I thought we had made it. My daughter had decent grades, good board scores, a successful preliminary interview at the private college of her dreams. The shaved head, purple hair, secret forays to after-hours clubs and failed chemistry Regents exam didn't seem to add up to much after all.
In her senior year, I signed her up, at an information table in Prospect Park in Brooklyn, to volunteer for the Women's Press Collective. Remembering the happy years my sister had given to a feminist printing group, I thought this might be the cure for my 17-year-old's "senioritis" -- and a creative way to complete the community service credits she needed to graduate.
They called her, she went and she hated it. They called and called and when she finally went back something changed. She started going to meetings regularly, coming home exhausted. She began missing morning classes. She answered incoherently about what she did there. She spoke of a famous labor organizer who had lectured, and was surprised none of our leftist friends knew him.
Invited to tour the collective, I asked questions about the money and politics behind the operation. The guide responded blankly. Last week, the woman was one of five people held on weapons charges after New York City police officers raided three buildings in Brooklyn, the headquarters of the so-called Provisional Communist Party, also known as the National Labor Federation.
The raid uncovered not only a cache of arms but the story of the group my daughter joined four years ago. Long headed by a self-styled revolutionary poseur, Eugenio Perente-Ramos, it recruited idealistic young people but promptly isolated them, demanding total commitment. The Women's Press Collective, like the Eastern Farm Workers Association, was one of its front groups.
It was when my daughter starting talking about 2 A.M. classes that I started screaming "cult!" I noticed changes in the way she talked, in the way she held her body. Her cool blue eyes shone with impatient intensity.
We sought help. Experts on cults told us not to alienate her with criticism. We were warned that periods spent in this group were typically long -- often many years. I couldn't believe the group wasn't drugging her. "Believe it," one expert said. "Mind control is powerful."
After Thanksgiving dinner, she ran off to the group's headquarters. After Christmas dinner, her comrades picked her up. And after completing the semester, she slept home less and less. At midnight on the day of her final interview at her dream school, she called to say she did not want to go to college.

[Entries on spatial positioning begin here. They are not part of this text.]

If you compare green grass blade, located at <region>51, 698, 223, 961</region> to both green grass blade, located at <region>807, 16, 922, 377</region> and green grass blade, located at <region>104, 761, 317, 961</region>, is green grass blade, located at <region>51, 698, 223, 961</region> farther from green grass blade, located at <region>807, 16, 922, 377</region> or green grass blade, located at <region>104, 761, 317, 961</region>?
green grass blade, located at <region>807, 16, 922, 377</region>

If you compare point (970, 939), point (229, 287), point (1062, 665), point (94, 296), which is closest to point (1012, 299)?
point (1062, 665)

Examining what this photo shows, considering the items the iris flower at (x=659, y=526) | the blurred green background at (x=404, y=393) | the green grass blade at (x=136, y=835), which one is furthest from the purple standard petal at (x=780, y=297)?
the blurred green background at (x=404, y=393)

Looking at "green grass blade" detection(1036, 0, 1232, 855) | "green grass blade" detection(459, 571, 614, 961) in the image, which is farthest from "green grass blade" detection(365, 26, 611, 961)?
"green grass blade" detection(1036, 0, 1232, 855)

The window was closing fast. I begged the experts to intervene before her 18th birthday in February. The plan was to present her with family, former group members and exit counselors to get her to decide to leave the organization. But the meeting didn't happen. The day after her birthday, she slept the whole day. I rushed home early from work, just in time to greet the comrades who had come for her.
It was two and a half years before I could engineer one unmonitored conversation with my daughter, during which I gave her some of the information we had unearthed about the organization and its leader.
Several months later, last Thanksgiving, my daughter called home. She had left the group, shaken by changes after Mr. Perente-Ramos's death last year and, I like to think, by the information we had given her. We were lucky. Others wait, their children still in the grip of people driven by a will to save the world using means that could never achieve that end.